### ОПИСАНИЕ ЗАДАЧИ
Перепишите дословно фрагмент приведённого ниже отрывка: от слов «По дороге он» до слов «правду о Пискунове.» включительно.

— Мы тебе уже и стол приготовили, а ты где-то гуляешь, — продолжал он.
— Я не гуляю, — ответил я, — отдел кадров направил меня в 714-ю комнату сегодня утром.
Глаза моего собеседника расширились.
— Хорошо, после обеда разберемся, — сказал он.
После обеда я вернулся в 714-ю комнату и опять начал ничего не делать и смотреть, как суетился Пискунов. Вдруг дверь открылась и вошел мой кавказец.
— Володя, подожди, пожалуйста, в коридоре, нам с Валентином Михайловичем переговорить нужно, — сказал он.
Минут через пять он вышел и спросил:
— У тебя там какие-нибудь личные вещи остались? Если нет, тогда пошли со мной.
По дороге он представился:
— Начальник Восточного направления 2-го отдела Управления «С» Исмаил Муртазаевич Алиев, полковник. С самого начала ты предназначался для 2-го отдела, а Пискунов тебя незаконно перехватил. Но я сказал ему пару ласковых слов. Никакой совести нет у этого человека.
Подробности этой истории мне известны не были, но я как-то сразу почувствовал, что Алиев говорил правду о Пискунове.
Мы прошли до конца коридора, спустились по лестнице на шестой этаж и вошли в комнату № 601.

[Записи из набора данных]
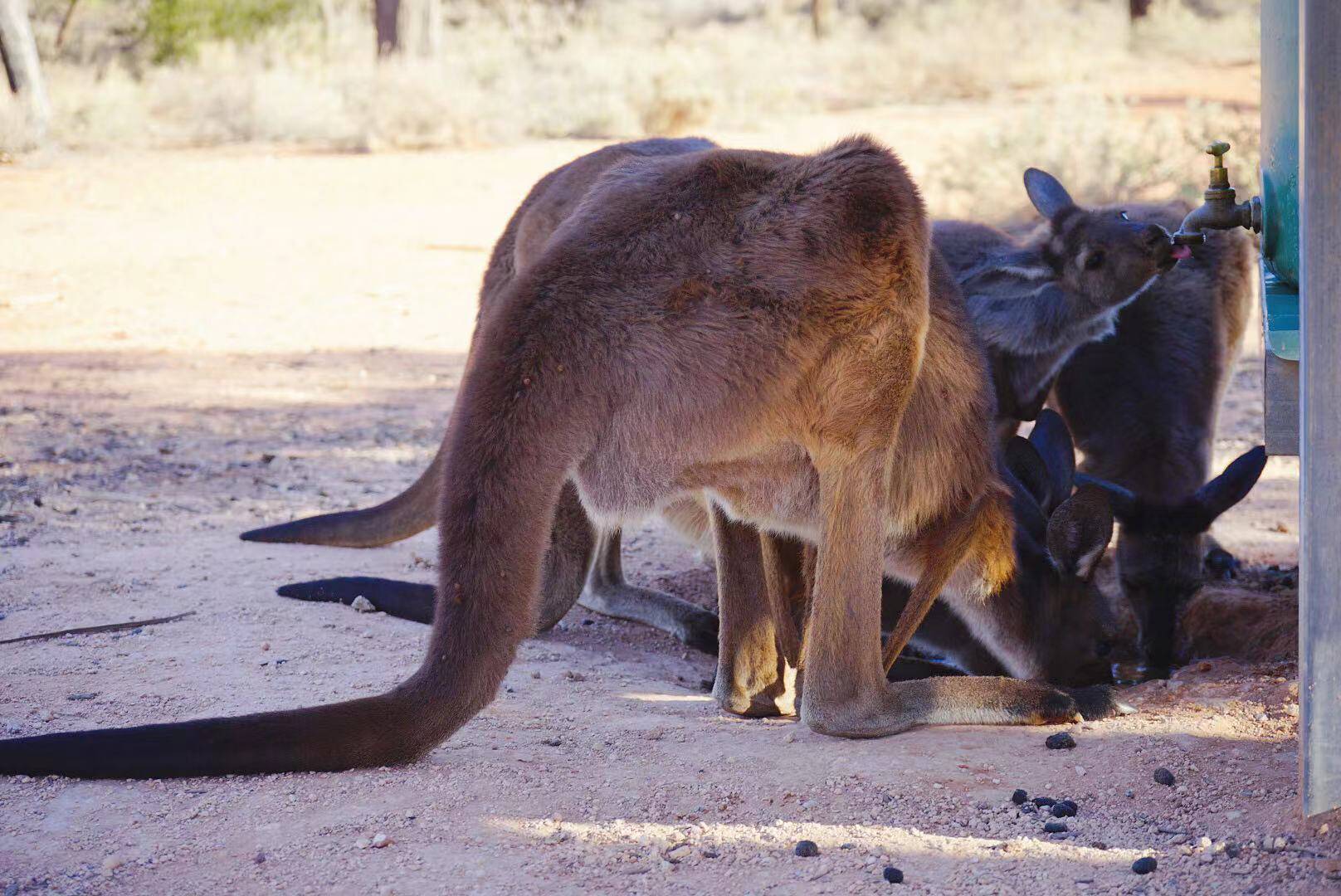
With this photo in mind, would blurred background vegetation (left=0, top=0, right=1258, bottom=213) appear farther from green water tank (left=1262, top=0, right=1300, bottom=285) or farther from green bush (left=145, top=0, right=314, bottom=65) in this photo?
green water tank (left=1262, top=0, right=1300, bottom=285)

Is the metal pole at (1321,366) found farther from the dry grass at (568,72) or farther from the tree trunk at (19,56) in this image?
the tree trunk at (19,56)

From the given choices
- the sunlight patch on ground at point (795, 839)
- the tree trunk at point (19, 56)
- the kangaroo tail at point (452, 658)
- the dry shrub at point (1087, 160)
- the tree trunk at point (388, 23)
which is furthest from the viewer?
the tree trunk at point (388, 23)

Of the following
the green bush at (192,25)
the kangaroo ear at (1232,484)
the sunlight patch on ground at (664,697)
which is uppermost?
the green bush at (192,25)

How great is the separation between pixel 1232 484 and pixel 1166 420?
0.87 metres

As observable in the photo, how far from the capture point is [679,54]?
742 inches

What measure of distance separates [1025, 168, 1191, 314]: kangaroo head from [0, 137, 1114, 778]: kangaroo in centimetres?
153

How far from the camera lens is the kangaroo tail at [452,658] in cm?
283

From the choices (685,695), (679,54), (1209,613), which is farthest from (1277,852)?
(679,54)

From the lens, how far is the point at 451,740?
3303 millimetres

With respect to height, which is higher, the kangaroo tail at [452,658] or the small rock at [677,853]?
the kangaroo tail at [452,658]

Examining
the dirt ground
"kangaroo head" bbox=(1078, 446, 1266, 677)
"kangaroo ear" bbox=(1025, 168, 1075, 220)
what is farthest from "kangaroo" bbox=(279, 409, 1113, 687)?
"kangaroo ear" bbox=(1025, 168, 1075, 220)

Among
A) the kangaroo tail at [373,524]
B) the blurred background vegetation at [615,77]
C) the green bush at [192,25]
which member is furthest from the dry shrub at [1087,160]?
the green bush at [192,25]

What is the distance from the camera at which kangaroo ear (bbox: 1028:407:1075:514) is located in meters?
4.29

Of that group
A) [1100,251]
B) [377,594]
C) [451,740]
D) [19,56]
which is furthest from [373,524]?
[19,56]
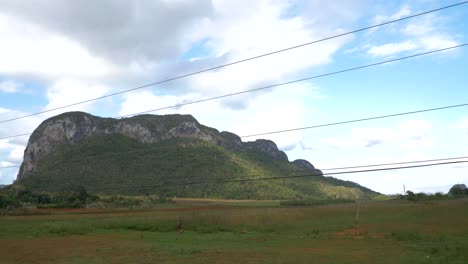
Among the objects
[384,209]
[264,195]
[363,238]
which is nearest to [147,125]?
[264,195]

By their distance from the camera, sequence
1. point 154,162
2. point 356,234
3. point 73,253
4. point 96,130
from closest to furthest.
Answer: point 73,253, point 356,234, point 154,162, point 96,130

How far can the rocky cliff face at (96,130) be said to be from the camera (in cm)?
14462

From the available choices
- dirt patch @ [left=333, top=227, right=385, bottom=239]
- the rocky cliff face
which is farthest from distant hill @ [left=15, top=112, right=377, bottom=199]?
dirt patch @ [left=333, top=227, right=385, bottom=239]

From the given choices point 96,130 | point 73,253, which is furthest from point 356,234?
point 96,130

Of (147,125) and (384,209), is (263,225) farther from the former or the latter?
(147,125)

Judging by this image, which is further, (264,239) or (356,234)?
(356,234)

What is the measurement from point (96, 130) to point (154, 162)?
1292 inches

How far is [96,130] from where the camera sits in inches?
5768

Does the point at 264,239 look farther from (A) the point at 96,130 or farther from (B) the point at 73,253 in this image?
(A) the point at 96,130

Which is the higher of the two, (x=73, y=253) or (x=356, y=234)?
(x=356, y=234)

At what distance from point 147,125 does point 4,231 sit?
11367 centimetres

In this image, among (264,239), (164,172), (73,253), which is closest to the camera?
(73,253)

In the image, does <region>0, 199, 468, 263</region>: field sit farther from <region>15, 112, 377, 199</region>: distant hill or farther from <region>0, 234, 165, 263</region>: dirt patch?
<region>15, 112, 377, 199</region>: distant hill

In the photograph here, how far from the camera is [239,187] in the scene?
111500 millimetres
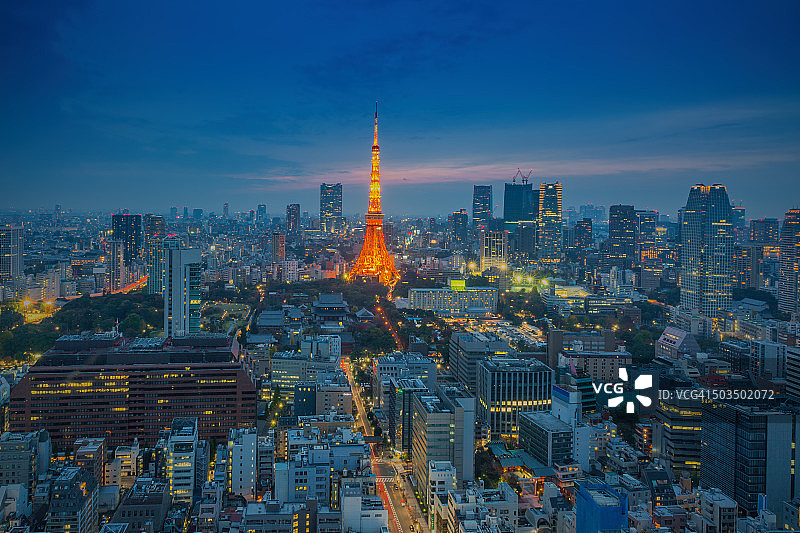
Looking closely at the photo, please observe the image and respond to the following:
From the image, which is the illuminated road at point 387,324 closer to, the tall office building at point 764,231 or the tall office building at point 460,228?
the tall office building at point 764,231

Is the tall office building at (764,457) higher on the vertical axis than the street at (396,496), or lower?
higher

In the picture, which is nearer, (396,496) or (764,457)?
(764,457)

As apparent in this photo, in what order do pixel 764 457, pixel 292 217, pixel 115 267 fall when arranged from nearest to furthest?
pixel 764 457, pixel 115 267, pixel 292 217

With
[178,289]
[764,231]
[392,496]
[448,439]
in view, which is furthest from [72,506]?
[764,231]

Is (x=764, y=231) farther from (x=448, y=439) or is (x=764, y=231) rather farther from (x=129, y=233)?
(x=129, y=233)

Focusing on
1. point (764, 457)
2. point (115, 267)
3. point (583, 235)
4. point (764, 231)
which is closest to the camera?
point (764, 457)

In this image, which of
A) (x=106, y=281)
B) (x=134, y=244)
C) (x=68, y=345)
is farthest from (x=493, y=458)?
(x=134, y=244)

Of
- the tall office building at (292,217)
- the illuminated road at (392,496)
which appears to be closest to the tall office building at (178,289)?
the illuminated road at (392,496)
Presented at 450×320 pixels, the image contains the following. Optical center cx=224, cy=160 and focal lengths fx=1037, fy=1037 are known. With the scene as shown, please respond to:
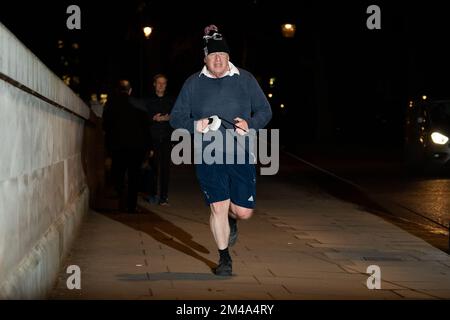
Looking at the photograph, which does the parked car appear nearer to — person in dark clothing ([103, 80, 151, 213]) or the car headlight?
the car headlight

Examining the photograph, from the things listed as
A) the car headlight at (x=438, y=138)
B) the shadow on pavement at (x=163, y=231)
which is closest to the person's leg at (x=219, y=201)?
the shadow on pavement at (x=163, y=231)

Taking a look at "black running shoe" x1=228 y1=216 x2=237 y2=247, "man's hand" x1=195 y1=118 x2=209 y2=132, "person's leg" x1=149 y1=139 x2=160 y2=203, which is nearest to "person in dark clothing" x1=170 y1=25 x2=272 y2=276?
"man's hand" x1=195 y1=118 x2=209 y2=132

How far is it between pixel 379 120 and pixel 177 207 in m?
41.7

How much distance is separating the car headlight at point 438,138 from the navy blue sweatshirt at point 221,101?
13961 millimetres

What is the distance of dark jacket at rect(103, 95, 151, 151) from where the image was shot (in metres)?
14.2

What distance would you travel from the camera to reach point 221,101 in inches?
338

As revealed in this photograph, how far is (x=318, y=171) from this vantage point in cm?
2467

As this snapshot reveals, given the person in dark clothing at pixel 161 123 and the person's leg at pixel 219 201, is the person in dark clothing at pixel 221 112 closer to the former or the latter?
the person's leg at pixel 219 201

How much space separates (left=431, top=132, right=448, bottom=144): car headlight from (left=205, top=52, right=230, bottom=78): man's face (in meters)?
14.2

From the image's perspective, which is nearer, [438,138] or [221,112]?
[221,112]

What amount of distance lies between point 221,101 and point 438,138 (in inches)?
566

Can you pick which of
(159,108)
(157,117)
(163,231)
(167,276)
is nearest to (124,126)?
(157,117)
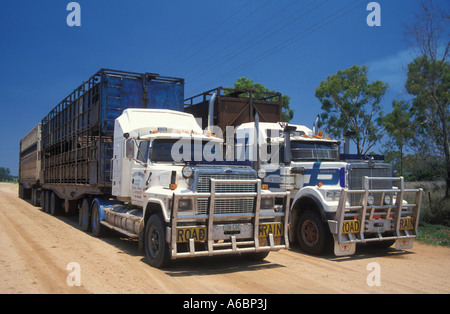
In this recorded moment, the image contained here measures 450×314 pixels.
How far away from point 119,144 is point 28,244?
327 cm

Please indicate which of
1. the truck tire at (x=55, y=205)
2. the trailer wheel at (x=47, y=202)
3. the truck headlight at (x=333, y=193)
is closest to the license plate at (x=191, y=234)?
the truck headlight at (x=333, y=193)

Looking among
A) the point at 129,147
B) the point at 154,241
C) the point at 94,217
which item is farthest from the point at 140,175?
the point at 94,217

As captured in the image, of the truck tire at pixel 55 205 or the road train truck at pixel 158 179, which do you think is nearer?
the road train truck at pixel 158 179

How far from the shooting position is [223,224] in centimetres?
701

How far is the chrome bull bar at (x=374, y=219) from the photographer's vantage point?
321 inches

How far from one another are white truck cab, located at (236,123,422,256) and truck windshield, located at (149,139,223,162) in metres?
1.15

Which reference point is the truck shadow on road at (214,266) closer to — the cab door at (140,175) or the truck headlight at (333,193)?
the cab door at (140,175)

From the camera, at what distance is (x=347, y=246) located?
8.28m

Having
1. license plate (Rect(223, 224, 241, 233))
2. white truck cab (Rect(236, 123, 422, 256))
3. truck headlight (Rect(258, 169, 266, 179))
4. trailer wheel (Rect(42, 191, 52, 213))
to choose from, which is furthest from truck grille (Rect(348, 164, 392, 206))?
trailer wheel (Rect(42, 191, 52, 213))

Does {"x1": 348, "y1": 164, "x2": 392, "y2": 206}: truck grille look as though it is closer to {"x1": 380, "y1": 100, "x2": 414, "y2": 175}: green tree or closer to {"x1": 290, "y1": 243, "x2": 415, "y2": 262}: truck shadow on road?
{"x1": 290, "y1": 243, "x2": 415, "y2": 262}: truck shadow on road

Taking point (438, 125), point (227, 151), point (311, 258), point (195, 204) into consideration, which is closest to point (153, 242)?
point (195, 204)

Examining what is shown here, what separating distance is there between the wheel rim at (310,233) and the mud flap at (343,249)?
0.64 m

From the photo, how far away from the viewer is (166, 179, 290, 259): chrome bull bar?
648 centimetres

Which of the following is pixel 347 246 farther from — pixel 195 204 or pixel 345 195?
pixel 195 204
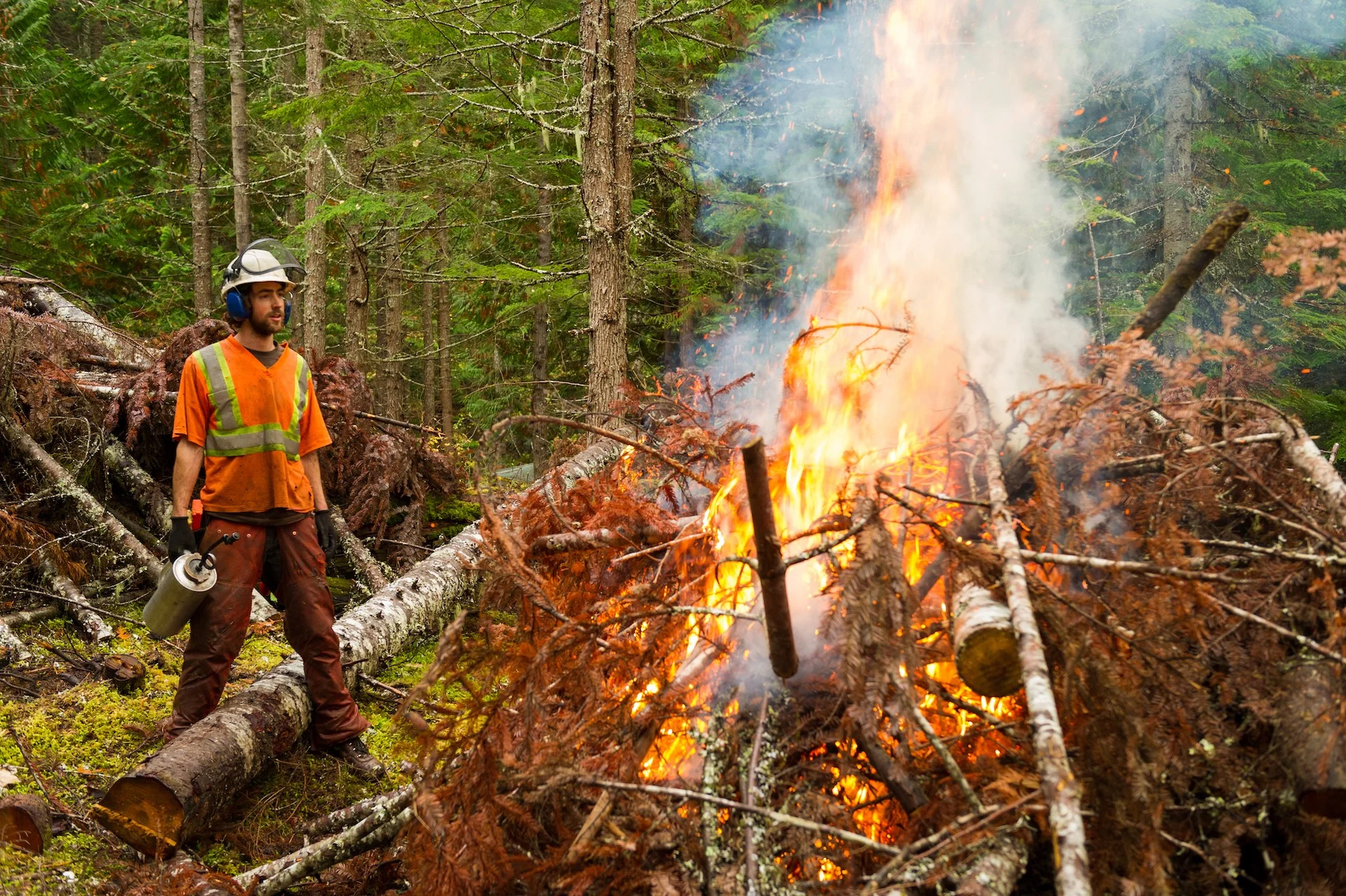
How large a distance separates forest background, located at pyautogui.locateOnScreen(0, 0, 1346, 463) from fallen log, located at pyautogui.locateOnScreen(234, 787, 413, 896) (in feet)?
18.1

### ОТВЕТ
По дороге он представился:
— Начальник Восточного направления 2-го отдела Управления «С» Исмаил Муртазаевич Алиев, полковник. С самого начала ты предназначался для 2-го отдела, а Пискунов тебя незаконно перехватил. Но я сказал ему пару ласковых слов. Никакой совести нет у этого человека.
Подробности этой истории мне известны не были, но я как-то сразу почувствовал, что Алиев говорил правду о Пискунове.